This time, however, I have a photo of these welfare cheats. They're upstanding white folks who dress in suits and drive expensive cars. The right's narrative about all welfare fraud being committed by despicable, lazy, poor black people just isn't adding up.

The fact is, rich people like the Chisholms are in a far better position to commit fraud of any sort. They own property and claim residency in multiple states, making it easy to commit all kinds of frauds, including voter fraud by using absentee ballots (that's how real voter fraud occurs -- no one in their right mind would try impersonating someone else; too easy to get caught). They have the money and the wherewithal to get the necessary documents to commit the fraud. And they can skip the country when the law catches on.

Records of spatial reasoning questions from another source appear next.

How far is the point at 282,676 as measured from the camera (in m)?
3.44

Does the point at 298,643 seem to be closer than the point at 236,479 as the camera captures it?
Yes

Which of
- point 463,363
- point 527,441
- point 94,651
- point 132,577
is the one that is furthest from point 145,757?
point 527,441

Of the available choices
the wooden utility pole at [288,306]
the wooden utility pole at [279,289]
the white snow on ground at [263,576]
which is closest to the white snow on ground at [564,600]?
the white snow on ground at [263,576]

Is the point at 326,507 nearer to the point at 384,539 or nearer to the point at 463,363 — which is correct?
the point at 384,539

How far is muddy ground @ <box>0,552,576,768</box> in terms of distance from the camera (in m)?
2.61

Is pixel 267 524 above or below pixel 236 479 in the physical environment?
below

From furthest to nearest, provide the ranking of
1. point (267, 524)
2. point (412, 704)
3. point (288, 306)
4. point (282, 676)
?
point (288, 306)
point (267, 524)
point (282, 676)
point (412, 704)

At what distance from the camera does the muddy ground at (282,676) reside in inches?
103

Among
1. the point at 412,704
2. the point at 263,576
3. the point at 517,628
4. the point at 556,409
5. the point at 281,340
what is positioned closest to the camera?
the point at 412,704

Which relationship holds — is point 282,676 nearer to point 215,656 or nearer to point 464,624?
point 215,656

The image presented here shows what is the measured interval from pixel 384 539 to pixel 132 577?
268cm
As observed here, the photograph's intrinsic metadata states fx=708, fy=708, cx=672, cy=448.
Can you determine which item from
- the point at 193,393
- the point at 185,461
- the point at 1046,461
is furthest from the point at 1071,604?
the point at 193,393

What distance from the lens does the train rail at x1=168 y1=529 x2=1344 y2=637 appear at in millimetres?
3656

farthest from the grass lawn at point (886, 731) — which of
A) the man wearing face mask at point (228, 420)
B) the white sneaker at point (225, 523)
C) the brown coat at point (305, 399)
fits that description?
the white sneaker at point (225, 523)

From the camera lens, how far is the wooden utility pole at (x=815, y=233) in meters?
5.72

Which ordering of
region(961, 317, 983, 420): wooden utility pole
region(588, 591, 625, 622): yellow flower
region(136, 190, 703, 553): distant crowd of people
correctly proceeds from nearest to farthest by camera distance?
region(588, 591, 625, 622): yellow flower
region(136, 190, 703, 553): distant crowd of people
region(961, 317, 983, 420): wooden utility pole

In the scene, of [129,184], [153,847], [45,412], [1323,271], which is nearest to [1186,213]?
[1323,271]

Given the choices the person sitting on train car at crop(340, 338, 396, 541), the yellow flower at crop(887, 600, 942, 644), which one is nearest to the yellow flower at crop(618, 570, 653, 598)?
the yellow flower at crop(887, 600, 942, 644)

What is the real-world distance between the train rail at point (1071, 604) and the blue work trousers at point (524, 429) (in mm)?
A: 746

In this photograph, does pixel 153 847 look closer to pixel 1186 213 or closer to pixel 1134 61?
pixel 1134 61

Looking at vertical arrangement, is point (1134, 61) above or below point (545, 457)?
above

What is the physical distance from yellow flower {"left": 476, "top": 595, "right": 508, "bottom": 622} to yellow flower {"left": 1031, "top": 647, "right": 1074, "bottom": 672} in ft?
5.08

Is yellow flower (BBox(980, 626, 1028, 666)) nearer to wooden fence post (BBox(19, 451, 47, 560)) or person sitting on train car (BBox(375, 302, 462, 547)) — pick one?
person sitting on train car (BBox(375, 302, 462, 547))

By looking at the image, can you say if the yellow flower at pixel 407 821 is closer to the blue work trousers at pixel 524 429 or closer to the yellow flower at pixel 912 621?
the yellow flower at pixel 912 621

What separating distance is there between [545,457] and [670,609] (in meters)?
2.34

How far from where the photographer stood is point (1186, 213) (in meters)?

The worst poor people can do is sell their food stamp cards at half face value to some rich white woman at the homeless shelter or an exploitative store owner to buy a bottle of Ripple

And most importantly, the wealthy have the motivation: the envy and the greed that seems to drive so many of them to squeeze every penny out of the system by any means possible. According to the right, poor people just don't have the intelligence, gumption, energy or drive to commit real fraud. You need to think like an entrepreneurial small businessman to rip off the government.

Could it be that conservatives always think everyone else is gaming the system and committing fraud because they are?

6 comments:

Larry said...

"I'm shocked, Shocked! to find gambling going on in this establishment!"

Could it also be that liberals always think that The Others are gaming the system because they themselves are? Nah. Warren Buffet, Steve Jobs, Bill Gates, etc. are all scrupulously honest and not only follow the letter of the law, but it's very spirit! And if you believe that, I've got a Bitcoin bank to sell you.

Mark Ward said...

Anything positive to share, Larry, or is it just anger and bitching?

GuardDuck said...

Ironically posted in the comments to a post that was Nikto being angry and bitching....

Mark Ward said...

that was Nikto being angry and bitching....

No, you are!!

(see: adolescent, immaturity)

Larry said...

Right. It's okay when you two clowns do it, but when it's flung right back at'cha, measure for measure, why that's just adolescent behaviour. I guess Marakdelphia believes that if standards are good, double standards must be better since that surely describes his behaviour.

Juris Imprudent said...

In this way the Defense Department creates a moral hazard, by tempting wealthy industrialists into conning the government into weapons programs that will never work.

You really have no fucking idea what is going on there.

No, really, you don't.

Of course I'm not worried that any aspect of reality will actually intrude into your protective bubble.